_Task goal_
Reproduce the entries below exactly, but only from the line containing "common name: mule deer" to the line containing "genus: Nesolagus", inclusive.

========================

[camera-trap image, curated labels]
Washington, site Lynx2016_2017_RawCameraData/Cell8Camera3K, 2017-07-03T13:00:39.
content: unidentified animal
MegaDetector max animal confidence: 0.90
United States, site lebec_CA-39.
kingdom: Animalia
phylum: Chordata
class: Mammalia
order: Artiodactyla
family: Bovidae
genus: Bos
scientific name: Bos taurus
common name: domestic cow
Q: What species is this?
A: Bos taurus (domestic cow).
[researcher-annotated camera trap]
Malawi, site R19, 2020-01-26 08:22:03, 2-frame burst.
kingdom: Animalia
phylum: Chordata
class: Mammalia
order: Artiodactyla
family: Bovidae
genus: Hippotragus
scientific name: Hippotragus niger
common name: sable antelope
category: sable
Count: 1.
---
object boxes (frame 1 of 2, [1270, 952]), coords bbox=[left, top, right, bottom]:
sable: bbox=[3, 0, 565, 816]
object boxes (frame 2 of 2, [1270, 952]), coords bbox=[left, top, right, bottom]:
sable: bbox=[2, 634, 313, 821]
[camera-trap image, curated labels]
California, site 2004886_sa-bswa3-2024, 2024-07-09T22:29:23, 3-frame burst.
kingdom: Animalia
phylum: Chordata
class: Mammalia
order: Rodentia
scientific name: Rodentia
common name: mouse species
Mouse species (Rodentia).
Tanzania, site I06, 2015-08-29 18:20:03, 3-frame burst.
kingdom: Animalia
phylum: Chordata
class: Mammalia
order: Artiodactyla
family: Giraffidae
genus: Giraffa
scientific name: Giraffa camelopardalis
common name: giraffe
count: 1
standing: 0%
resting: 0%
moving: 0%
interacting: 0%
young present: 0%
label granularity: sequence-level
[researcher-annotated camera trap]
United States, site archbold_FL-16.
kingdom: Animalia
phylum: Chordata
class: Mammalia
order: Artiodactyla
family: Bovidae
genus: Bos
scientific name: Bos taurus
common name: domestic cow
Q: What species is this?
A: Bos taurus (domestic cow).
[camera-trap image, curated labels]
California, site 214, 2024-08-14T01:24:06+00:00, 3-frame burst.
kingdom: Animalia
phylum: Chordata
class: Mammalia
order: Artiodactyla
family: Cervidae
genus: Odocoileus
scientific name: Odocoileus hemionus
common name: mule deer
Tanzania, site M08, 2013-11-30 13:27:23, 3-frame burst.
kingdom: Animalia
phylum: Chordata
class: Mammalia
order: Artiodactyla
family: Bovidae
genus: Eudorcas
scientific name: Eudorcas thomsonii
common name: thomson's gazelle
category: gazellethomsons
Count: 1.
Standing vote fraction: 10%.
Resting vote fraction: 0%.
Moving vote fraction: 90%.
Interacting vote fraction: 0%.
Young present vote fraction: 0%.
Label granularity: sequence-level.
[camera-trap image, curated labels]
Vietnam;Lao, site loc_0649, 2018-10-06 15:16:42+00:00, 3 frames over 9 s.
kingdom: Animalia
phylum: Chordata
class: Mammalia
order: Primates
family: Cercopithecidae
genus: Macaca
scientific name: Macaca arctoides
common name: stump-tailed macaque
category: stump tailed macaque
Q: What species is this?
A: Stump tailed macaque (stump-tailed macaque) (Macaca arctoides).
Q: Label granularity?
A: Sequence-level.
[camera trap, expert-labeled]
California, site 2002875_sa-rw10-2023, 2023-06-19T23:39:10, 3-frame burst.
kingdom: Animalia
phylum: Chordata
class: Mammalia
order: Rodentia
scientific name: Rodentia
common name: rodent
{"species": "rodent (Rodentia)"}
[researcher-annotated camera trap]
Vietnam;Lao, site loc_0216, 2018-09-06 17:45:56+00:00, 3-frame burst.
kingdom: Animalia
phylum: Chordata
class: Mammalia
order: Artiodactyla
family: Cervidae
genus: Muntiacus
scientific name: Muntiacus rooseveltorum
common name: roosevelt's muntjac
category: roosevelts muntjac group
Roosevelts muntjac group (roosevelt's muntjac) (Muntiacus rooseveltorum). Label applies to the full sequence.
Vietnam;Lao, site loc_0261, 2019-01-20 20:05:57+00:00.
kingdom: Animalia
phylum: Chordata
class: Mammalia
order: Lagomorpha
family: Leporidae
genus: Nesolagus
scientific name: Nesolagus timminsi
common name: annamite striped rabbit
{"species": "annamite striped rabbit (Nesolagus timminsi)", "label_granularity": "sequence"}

========================

_The completed task_
common name: mule deer
Tanzania, site M08, 2013-11-30 13:27:23, 3-frame burst.
kingdom: Animalia
phylum: Chordata
class: Mammalia
order: Artiodactyla
family: Bovidae
genus: Eudorcas
scientific name: Eudorcas thomsonii
common name: thomson's gazelle
category: gazellethomsons
Count: 1.
Standing vote fraction: 10%.
Resting vote fraction: 0%.
Moving vote fraction: 90%.
Interacting vote fraction: 0%.
Young present vote fraction: 0%.
Label granularity: sequence-level.
[camera-trap image, curated labels]
Vietnam;Lao, site loc_0649, 2018-10-06 15:16:42+00:00, 3 frames over 9 s.
kingdom: Animalia
phylum: Chordata
class: Mammalia
order: Primates
family: Cercopithecidae
genus: Macaca
scientific name: Macaca arctoides
common name: stump-tailed macaque
category: stump tailed macaque
Q: What species is this?
A: Stump tailed macaque (stump-tailed macaque) (Macaca arctoides).
Q: Label granularity?
A: Sequence-level.
[camera trap, expert-labeled]
California, site 2002875_sa-rw10-2023, 2023-06-19T23:39:10, 3-frame burst.
kingdom: Animalia
phylum: Chordata
class: Mammalia
order: Rodentia
scientific name: Rodentia
common name: rodent
{"species": "rodent (Rodentia)"}
[researcher-annotated camera trap]
Vietnam;Lao, site loc_0216, 2018-09-06 17:45:56+00:00, 3-frame burst.
kingdom: Animalia
phylum: Chordata
class: Mammalia
order: Artiodactyla
family: Cervidae
genus: Muntiacus
scientific name: Muntiacus rooseveltorum
common name: roosevelt's muntjac
category: roosevelts muntjac group
Roosevelts muntjac group (roosevelt's muntjac) (Muntiacus rooseveltorum). Label applies to the full sequence.
Vietnam;Lao, site loc_0261, 2019-01-20 20:05:57+00:00.
kingdom: Animalia
phylum: Chordata
class: Mammalia
order: Lagomorpha
family: Leporidae
genus: Nesolagus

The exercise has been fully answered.